The Road Map Mystery (UPDATE: generic term)


While visiting a local flea market ‘fuel can’ Bas de Voogd found this very interesting road map of France. The more than 100 year old road map caught his attention because of the ‘Oriflamme’ can, but after buying it, the road map presented both a surprise and a mystery. The surprise was the picture of the 1895 Panhard-Levassor that is described as a ‘voiture a pétrole’. The mystery is the use of the French word ‘pétrole’. It means paraffin which has a specific gravity of 0.800. Okay to use for cooking but a Panhard needed a specific gravity of 0.700 as mentioned in their advert in the 1900 Guide Michelin (page 283). Paraffin was sold by the refinery Desmarais Frères under the brand name ‘Oriflamme’ while they sold petrol/gasoline under the name of Automobiline. So why advertise with a Panhard when it will not run on Oriflamme? Or, and this is also a possibility, Automobiline did not come on the market until the year 1900, which means the road map must have been published before that year. In that case it could be the oldest road map featuring an automobile?
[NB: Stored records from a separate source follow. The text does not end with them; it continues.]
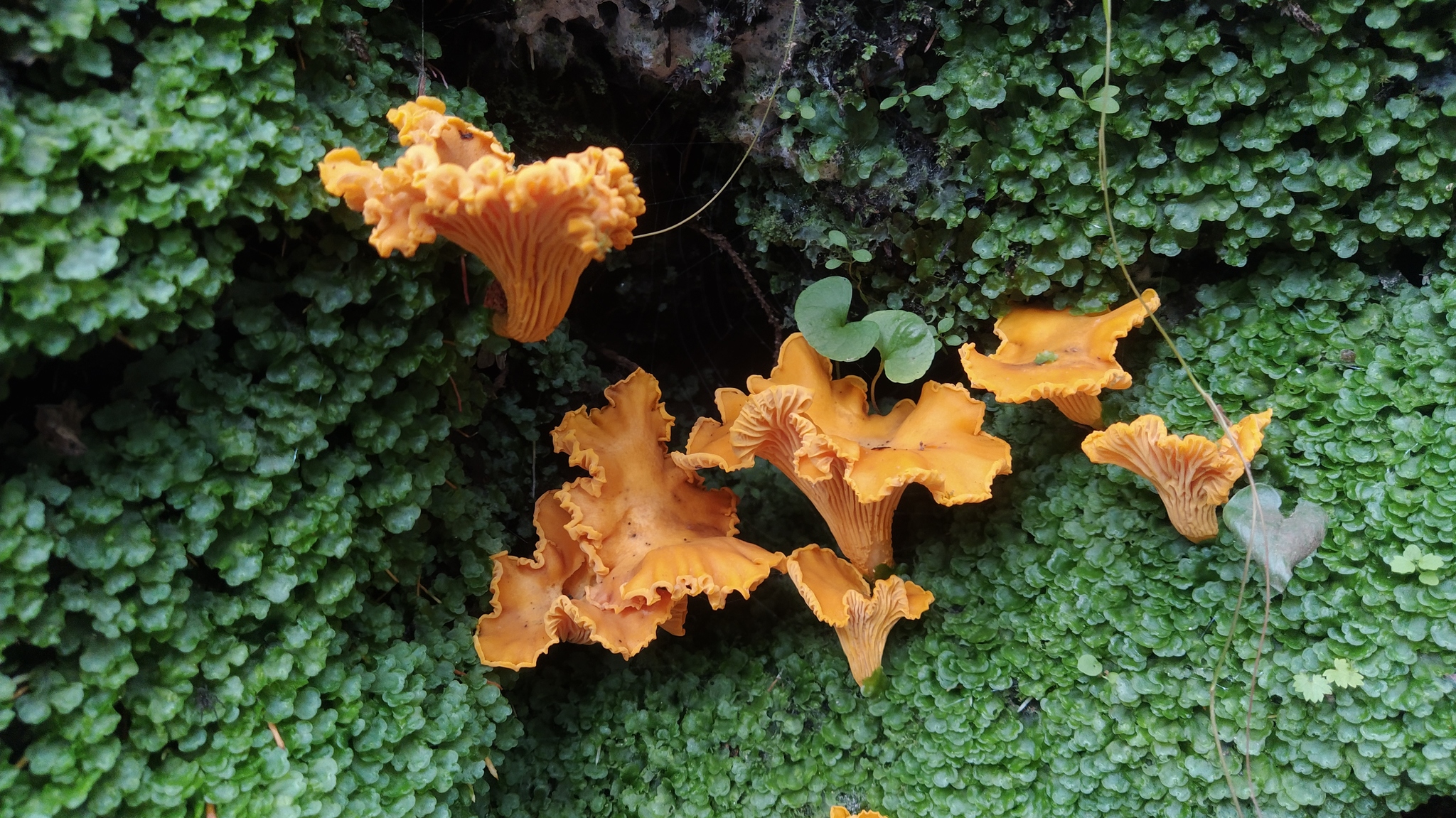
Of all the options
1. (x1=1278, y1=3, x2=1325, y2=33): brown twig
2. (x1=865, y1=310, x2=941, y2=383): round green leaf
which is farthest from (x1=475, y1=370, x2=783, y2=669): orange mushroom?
(x1=1278, y1=3, x2=1325, y2=33): brown twig

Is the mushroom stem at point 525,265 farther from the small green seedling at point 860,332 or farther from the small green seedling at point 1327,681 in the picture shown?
the small green seedling at point 1327,681

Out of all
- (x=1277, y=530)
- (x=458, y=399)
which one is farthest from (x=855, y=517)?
(x=458, y=399)

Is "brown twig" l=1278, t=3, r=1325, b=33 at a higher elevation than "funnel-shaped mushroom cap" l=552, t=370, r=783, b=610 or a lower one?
higher

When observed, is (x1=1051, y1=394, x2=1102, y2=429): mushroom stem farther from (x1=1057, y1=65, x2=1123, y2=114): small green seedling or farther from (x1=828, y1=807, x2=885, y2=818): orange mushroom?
(x1=828, y1=807, x2=885, y2=818): orange mushroom

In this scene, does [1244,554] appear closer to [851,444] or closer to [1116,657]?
[1116,657]

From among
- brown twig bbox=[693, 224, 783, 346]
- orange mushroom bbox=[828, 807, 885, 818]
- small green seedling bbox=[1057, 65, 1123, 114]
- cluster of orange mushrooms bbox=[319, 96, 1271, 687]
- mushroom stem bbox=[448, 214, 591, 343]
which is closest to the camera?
mushroom stem bbox=[448, 214, 591, 343]

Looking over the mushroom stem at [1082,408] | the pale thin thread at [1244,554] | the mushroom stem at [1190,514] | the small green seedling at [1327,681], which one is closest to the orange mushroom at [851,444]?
the mushroom stem at [1082,408]

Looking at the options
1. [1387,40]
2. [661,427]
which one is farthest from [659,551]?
[1387,40]

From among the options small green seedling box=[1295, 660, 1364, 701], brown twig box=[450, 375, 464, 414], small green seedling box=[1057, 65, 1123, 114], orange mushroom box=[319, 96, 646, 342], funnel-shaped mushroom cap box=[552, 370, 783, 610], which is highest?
small green seedling box=[1057, 65, 1123, 114]
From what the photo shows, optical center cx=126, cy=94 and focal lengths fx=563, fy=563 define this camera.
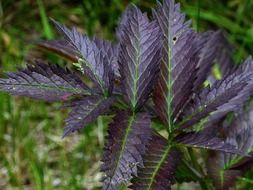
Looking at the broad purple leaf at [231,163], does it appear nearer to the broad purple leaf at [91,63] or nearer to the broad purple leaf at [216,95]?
the broad purple leaf at [216,95]

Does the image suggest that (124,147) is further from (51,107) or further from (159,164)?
(51,107)

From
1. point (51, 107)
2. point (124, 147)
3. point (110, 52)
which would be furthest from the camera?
point (51, 107)

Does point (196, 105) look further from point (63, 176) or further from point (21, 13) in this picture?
point (21, 13)

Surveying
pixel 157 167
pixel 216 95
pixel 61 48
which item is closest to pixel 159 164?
pixel 157 167

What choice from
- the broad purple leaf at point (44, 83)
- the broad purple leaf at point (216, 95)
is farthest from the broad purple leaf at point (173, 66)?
the broad purple leaf at point (44, 83)

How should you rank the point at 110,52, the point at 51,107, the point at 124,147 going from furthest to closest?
the point at 51,107
the point at 110,52
the point at 124,147

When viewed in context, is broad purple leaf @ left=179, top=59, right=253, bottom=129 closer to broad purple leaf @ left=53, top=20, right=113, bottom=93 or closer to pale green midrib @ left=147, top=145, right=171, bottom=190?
pale green midrib @ left=147, top=145, right=171, bottom=190
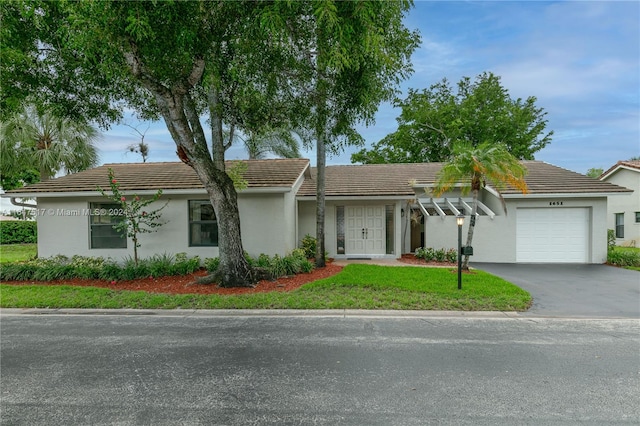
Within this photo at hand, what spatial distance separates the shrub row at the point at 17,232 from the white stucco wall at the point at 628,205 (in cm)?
3532

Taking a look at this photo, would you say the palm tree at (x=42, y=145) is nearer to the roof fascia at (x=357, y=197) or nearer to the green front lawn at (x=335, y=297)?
the green front lawn at (x=335, y=297)

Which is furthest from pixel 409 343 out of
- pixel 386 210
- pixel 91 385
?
pixel 386 210

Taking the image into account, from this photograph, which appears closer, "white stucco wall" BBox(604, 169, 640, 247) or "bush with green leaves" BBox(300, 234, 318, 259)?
"bush with green leaves" BBox(300, 234, 318, 259)

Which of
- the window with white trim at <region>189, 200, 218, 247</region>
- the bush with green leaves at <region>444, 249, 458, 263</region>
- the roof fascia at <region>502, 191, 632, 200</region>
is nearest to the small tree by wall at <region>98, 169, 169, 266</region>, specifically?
the window with white trim at <region>189, 200, 218, 247</region>

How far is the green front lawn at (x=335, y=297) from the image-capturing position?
739 centimetres

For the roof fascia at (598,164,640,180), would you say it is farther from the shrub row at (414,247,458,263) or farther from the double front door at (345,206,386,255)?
the double front door at (345,206,386,255)

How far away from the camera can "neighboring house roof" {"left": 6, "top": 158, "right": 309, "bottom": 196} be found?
12008 mm

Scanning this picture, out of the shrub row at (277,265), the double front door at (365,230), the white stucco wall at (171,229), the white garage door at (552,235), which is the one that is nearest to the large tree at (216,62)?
the shrub row at (277,265)

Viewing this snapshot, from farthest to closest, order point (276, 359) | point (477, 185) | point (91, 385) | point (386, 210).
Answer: point (386, 210) < point (477, 185) < point (276, 359) < point (91, 385)

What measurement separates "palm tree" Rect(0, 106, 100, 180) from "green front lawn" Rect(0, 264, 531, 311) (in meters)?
12.0

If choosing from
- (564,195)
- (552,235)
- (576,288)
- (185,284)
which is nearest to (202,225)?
(185,284)

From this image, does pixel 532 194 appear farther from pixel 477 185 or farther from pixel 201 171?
pixel 201 171

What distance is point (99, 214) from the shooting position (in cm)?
1238

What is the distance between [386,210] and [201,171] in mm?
7942
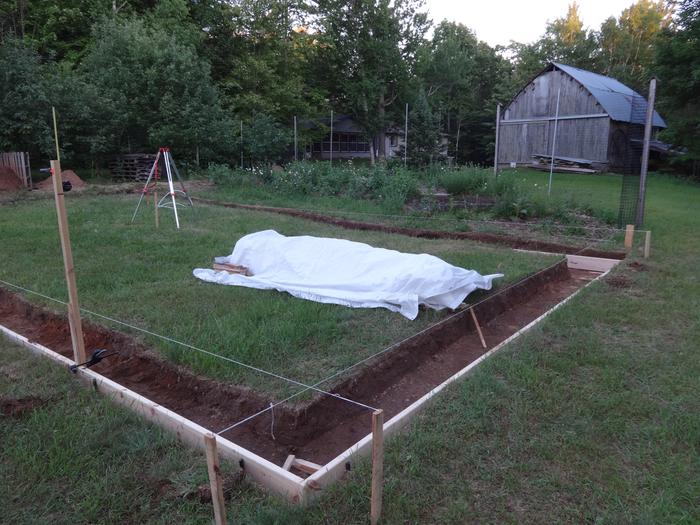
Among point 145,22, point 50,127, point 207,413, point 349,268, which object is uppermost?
point 145,22

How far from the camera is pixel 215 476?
1.79m

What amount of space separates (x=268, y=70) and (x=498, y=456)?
22527mm

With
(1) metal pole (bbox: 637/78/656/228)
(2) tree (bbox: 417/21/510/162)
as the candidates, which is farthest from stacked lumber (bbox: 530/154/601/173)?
(1) metal pole (bbox: 637/78/656/228)

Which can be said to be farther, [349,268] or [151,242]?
[151,242]

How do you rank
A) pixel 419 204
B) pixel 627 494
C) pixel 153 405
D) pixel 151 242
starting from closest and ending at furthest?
pixel 627 494 → pixel 153 405 → pixel 151 242 → pixel 419 204

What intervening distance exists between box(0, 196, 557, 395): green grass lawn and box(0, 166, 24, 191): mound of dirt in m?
4.85

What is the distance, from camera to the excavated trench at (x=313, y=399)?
8.96ft

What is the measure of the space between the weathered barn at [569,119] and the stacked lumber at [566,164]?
0.14m

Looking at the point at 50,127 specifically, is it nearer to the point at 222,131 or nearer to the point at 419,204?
the point at 222,131

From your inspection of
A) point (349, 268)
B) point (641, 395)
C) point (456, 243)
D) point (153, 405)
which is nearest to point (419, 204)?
point (456, 243)

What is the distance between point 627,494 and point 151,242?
646 cm

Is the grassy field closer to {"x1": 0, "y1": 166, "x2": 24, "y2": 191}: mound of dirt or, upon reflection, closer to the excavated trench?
the excavated trench

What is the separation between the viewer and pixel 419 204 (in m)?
10.4

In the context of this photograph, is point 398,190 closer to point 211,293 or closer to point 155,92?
point 211,293
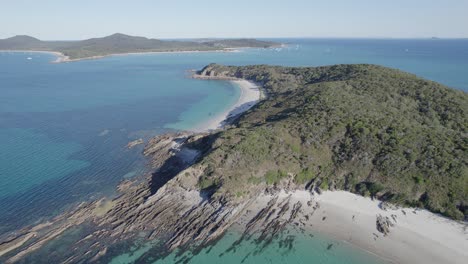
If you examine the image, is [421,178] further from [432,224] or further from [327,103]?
[327,103]

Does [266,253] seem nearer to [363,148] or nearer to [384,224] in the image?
[384,224]

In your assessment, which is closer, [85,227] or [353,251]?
[353,251]

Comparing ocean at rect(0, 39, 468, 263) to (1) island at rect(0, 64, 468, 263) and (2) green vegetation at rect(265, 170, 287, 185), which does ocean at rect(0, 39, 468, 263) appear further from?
(2) green vegetation at rect(265, 170, 287, 185)

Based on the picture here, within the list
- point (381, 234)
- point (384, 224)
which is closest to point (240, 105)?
point (384, 224)

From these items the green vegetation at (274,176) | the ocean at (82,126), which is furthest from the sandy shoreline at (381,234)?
the ocean at (82,126)

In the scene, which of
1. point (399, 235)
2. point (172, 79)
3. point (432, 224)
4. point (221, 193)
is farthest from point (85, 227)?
point (172, 79)

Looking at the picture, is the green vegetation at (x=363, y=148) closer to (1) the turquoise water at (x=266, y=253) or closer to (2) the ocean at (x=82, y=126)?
(1) the turquoise water at (x=266, y=253)
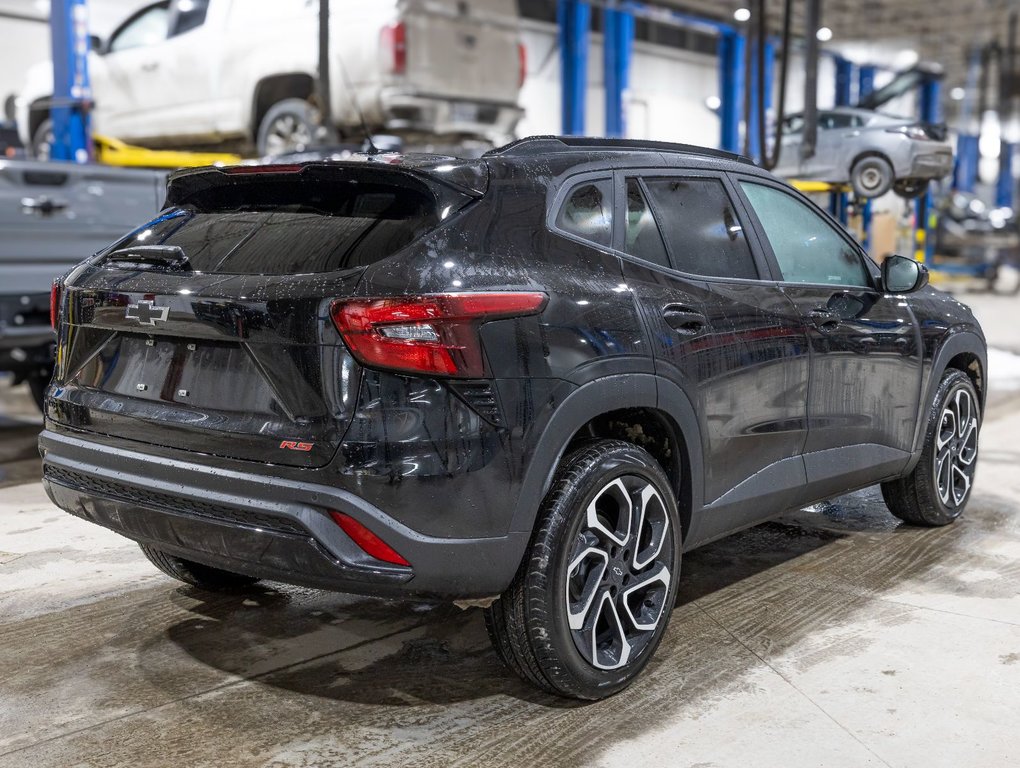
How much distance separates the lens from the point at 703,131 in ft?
103

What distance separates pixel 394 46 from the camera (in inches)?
371

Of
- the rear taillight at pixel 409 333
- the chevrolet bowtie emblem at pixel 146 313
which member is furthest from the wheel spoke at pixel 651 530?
the chevrolet bowtie emblem at pixel 146 313

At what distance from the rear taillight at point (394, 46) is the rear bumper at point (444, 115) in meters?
0.21

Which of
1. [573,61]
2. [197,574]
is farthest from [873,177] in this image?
[197,574]

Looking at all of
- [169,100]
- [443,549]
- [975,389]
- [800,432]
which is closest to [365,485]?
[443,549]

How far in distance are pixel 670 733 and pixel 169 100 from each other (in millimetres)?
9600

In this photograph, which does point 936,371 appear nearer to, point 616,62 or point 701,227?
point 701,227

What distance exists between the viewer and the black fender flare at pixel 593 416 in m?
2.95

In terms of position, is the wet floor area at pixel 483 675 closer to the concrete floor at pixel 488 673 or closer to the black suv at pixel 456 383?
the concrete floor at pixel 488 673

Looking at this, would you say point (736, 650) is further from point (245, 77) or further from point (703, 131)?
point (703, 131)

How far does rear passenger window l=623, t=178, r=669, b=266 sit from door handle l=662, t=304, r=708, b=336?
0.54ft

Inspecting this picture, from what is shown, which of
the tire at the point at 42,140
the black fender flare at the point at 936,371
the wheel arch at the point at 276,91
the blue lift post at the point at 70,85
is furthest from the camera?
the tire at the point at 42,140

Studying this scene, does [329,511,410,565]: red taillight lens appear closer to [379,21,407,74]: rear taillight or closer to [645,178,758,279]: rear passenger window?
[645,178,758,279]: rear passenger window

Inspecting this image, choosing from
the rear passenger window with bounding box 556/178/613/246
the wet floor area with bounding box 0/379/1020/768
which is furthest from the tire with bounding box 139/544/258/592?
the rear passenger window with bounding box 556/178/613/246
Share your thoughts with us!

Update: Matthieu Cuppens thinks that the French word ‘pétrole’ was used as a generic term for all kinds of fuel. (Editor: any French-speaking readers who can tell us?)

Comments 

 
#2 Bas de Voogd 2010-04-21 09:30
Quoting Ian Byrne:
In worrying about the use of the term "Petrole" vis-a-vis "Essence", the obvious has been overlooked - namely that the 1900 Panhard advert is also headed "Voitures a Petrole" - so this must have been a generic term. And the caption doesn't actually say that the car will run on Oriflamme, unlike the picture underneath which is captioned "Batteuse - moteur a petrole alimente a l'Oriflamme". (I have another copy of the same map in front of me). And of course it's not actually a road map - those are railway lines shown on it.

Thanks for your comments Ian. We are now used to the generic term Voiture a Petrole but the fact that its a railway map is new to me !
Bas
 
 
+1 #1 2010-04-21 08:59
In worrying about the use of the term "Petrole" vis-a-vis "Essence", the obvious has been overlooked - namely that the 1900 Panhard advert is also headed "Voitures a Petrole" - so this must have been a generic term. And the caption doesn't actually say that the car will run on Oriflamme, unlike the picture underneath which is captioned "Batteuse - moteur a petrole alimente a l'Oriflamme". (I have another copy of the same map in front of me). And of course it's not actually a road map - those are railway lines shown on it.